## EXERCISE OBJECTIVE
Render this sentence from the Elasticsearch reindex guide below into Spanish: "The two clusters must belong to the same virtual private cloud (VPC) and vSwitch."

You can use the reindex API to migrate data between Elasticsearch clusters. This topic describes the migration procedure in detail.

Background information

You can use the reindex API to perform the following operations:
  • Migrate data between Elasticsearch clusters.
  • Reindex the data in an index whose shards are inappropriately configured. For example, the data volume is large, but only a few shards are configured for the index. This slows down data write operations.
  • Replicate the data in an index if the index stores large volumes of data and you want to modify the mapping configuration of the index. This operation requires only a short period of time. You can also insert the data into a new index. However, this operation is time-consuming.
    Note After you define the mapping configuration for an index in an Elasticsearch cluster and insert data into the index, you cannot modify the mapping configuration.

Prerequisites

  • Two Alibaba Cloud Elasticsearch clusters are created. One is used as a local cluster, and the other is used as a remote cluster.

    For more information, see Create an Alibaba Cloud Elasticsearch cluster. The two clusters must belong to the same virtual private cloud (VPC) and vSwitch. In this example, an Elasticsearch V6.7.0 cluster is used as the local cluster, and an Elasticsearch V6.3.2 cluster is used as the remote cluster.

  • Test data is prepared.
    • Local cluster
      Create a destination index in the local cluster.
      PUT dest
      {
        "settings": {
          "number_of_shards": 5,
          "number_of_replicas": 1
        }
      }
    • Remote cluster
      Prepare the data that you want to migrate. In this example, the data in the "Quick start" topic is used. For more information, see Quick start. Test data for the local cluster
      Notice If you want to use a cluster that runs Elasticsearch V7.0 or later as a remote cluster, you must set the index type to _doc.

Procedure

  1. Log on to the Elasticsearch console.
  2. In the left-side navigation pane, click Elasticsearch Clusters.
  3. Navigate to the desired cluster.
    1. In the top navigation bar, select a resource group and a region.
    2. In the left-side navigation pane, click Elasticsearch Clusters. On the Elasticsearch Clusters page, find the desired cluster and click its ID.
  4. Configure a reindex whitelist for the local cluster.
    1. In the left-side navigation pane of the page that appears, click Cluster Configuration.
    2. On the page that appears, click Modify Configuration on the right side of YML Configuration.
    3. In the Other Configurations field of the YML File Configuration panel, configure a reindex whitelist.
      For more information about how to configure a reindex whitelist, see Configure a remote reindex whitelist.
      • If the remote cluster is a single-zone cluster, specify the reindex whitelist in the format of <Domain name of the cluster>:9200. Configuration example of a remote single-zone cluster
        reindex.remote.whitelist: ["es-cn-09k1rgid9000g****.elasticsearch.aliyuncs.com:9200"]
      • If the remote cluster is a multi-zone cluster, the reindex whitelist must contain the IP addresses of all the data nodes in the cluster and the port number of the cluster. Configuration example of a remote multi-zone cluster
        reindex.remote.whitelist: ["10.0.xx.xx:9200","10.0.xx.xx:9200","10.0.xx.xx:9200","10.15.xx.xx:9200","10.15.xx.xx:9200","10.15.xx.xx:9200"]
        Note You can obtain the IP addresses of all the data nodes in a cluster from the Node Visualization tab on the Basic Information page of the cluster. For more information, see View the basic information of nodes.

## GIVEN INFORMATION
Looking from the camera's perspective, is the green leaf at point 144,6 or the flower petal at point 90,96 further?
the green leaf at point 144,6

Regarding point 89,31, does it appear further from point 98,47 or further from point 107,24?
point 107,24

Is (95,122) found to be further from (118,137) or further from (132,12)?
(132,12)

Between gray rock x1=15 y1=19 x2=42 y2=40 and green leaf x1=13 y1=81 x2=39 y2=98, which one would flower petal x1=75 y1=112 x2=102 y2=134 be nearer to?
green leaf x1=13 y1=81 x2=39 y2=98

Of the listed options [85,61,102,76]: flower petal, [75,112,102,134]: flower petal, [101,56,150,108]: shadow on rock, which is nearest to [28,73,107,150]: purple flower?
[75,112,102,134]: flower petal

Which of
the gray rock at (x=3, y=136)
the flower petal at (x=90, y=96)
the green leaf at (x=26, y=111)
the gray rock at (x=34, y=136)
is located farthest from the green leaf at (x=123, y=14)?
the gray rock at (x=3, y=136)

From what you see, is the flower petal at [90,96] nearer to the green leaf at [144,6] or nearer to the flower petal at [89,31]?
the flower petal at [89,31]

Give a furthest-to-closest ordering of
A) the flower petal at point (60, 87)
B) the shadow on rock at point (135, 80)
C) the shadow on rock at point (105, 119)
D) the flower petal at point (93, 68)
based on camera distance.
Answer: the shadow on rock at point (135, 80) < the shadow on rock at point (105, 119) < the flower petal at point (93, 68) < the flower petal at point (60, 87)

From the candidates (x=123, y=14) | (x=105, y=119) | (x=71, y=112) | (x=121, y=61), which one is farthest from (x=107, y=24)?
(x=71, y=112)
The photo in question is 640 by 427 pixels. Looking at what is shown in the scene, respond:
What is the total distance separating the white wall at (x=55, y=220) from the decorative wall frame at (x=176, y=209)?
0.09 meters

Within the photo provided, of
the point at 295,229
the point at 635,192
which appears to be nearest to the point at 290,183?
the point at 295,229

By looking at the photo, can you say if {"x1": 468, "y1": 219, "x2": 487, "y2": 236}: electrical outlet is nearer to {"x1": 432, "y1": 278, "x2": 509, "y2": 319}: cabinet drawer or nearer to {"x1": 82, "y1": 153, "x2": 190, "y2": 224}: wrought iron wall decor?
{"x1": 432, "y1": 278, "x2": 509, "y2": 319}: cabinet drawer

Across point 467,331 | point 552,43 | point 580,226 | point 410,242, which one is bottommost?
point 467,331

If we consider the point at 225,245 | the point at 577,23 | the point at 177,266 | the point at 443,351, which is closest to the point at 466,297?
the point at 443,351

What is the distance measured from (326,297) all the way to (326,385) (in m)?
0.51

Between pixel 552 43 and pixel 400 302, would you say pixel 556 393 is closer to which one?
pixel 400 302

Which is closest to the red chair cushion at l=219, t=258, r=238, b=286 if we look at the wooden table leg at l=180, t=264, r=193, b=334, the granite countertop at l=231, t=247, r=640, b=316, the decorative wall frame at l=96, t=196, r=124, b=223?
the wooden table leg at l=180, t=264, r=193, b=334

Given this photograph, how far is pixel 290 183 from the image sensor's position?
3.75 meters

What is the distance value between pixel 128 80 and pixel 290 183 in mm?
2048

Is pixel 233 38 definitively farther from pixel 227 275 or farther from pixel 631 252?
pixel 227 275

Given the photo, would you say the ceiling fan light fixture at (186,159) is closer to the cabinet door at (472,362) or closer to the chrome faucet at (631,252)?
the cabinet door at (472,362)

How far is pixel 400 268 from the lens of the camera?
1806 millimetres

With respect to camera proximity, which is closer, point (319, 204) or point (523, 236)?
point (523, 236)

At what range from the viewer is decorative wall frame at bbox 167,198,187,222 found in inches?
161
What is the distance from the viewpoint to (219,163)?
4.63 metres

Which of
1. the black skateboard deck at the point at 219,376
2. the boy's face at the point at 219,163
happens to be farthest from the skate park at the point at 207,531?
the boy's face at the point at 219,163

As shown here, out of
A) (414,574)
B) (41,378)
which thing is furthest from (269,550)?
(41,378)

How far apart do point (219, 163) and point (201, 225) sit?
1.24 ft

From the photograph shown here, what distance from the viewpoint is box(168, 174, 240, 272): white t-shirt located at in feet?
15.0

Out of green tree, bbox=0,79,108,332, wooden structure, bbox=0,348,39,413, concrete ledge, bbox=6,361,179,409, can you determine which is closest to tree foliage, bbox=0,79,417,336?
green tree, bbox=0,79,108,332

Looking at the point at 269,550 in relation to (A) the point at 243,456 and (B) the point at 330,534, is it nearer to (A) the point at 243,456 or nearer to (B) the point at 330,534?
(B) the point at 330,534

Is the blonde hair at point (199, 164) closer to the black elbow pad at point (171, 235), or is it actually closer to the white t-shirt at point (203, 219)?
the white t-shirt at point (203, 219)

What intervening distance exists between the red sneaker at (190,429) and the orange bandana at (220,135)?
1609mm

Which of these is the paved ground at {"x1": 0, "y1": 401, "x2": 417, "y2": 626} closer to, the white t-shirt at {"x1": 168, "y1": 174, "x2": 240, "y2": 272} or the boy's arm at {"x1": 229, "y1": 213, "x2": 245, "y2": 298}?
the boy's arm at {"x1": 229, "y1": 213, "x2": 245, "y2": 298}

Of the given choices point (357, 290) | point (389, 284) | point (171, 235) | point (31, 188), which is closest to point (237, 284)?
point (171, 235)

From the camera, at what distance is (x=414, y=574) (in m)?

## TASK SOLUTION
Los dos clústeres deben pertenecer a la misma nube privada virtual (VPC) y al mismo vSwitch.